━━ Text zur Analyse ━━

# Keiner kann mir nen Tipp geben



## aalex (22. März 2013)

Moin,
Habe ein Belly Boat von Guideline und ein Echolot was ja schon mal ganz gut ist aber wie bekomme ich das an meinem Belly?
Habe im Netz ein Bild gefunden wie ich es gerne hätte, der Rahmen ist auch schon Fertig aber wie klatsche ich das jetzt an die Seite meines Belly. Wenn ihr Vorschläge oder Beispiele habt, dann her damit:m 
Mfg Aalex


----------



## nobbi1962 (22. März 2013)

*AW: Keiner kann mir nen Tipp geben*

http://www.angeln-shop.de/de/shop/5...c81-409c-a425-d08058bf44a4/productdetail.aspx


----------



## aalex (22. März 2013)

*AW: Keiner kann mir nen Tipp geben*

Hällt leider nicht


----------



## nobbi1962 (22. März 2013)

*AW: Keiner kann mir nen Tipp geben*

Anschleifen und passendent halter kleben#h


----------



## aalex (22. März 2013)

━━━
━━ Übungsdaten ━━

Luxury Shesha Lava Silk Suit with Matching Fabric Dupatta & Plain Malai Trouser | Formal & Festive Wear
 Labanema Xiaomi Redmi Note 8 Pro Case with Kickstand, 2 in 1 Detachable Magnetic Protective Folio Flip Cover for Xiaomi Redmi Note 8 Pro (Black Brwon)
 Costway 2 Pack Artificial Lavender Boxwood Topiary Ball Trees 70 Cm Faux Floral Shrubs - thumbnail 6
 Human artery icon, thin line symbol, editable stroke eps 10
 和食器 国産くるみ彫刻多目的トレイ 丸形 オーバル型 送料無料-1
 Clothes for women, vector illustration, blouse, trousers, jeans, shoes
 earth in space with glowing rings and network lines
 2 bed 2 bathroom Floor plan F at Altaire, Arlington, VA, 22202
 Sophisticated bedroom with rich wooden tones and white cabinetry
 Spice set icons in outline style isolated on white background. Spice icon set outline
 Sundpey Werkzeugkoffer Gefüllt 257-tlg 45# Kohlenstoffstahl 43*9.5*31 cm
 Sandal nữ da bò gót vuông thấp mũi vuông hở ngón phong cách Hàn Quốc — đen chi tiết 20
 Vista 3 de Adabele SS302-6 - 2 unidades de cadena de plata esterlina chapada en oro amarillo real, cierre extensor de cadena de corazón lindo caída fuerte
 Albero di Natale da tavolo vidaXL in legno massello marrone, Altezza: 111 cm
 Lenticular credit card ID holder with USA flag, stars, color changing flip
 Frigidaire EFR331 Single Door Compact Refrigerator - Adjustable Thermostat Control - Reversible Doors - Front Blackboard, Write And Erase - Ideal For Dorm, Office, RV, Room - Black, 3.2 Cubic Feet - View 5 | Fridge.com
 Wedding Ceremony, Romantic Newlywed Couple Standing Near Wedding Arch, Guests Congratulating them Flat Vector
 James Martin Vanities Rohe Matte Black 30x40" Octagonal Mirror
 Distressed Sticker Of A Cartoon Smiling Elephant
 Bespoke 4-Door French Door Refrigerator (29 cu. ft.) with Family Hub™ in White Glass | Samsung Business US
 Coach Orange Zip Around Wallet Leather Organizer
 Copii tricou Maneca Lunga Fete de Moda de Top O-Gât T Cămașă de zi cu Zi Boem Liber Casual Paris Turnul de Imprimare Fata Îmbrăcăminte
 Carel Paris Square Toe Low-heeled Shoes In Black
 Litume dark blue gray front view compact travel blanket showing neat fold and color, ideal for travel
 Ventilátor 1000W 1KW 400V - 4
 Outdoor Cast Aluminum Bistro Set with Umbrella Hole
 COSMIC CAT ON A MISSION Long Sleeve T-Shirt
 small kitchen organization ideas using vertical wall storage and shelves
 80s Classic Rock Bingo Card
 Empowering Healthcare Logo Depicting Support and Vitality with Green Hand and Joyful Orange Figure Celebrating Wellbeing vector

━━━

Zu bearbeitende Aufgaben:
[1] Gib den Abschnitt der Forumsdiskussion zwischen „# Keiner kann“ und „an meinem Belly?“ einschließlich erneut wieder und benenne dabei „Echolot“ in „Fischfinder“ um.
[2] Beantworte die folgenden Fragen zur Forumsdiskussion über das Belly Boat.
(a) Von welchem Hersteller stammt das Belly Boat von aalex?
(b) Was ist laut aalex bereits fertig?
(c) Was schlägt nobbi1962 in seinem zweiten Beitrag vor?

Lösungen:
[1]
# Keiner kann mir nen Tipp geben



## aalex (22. März 2013)

Moin,
Habe ein Belly Boat von Guideline und ein Fischfinder was ja schon mal ganz gut ist aber wie bekomme ich das an meinem Belly?

[2]
(a) Von Guideline.
(b) Der Rahmen.
(c) Anschleifen und einen passenden Halter kleben.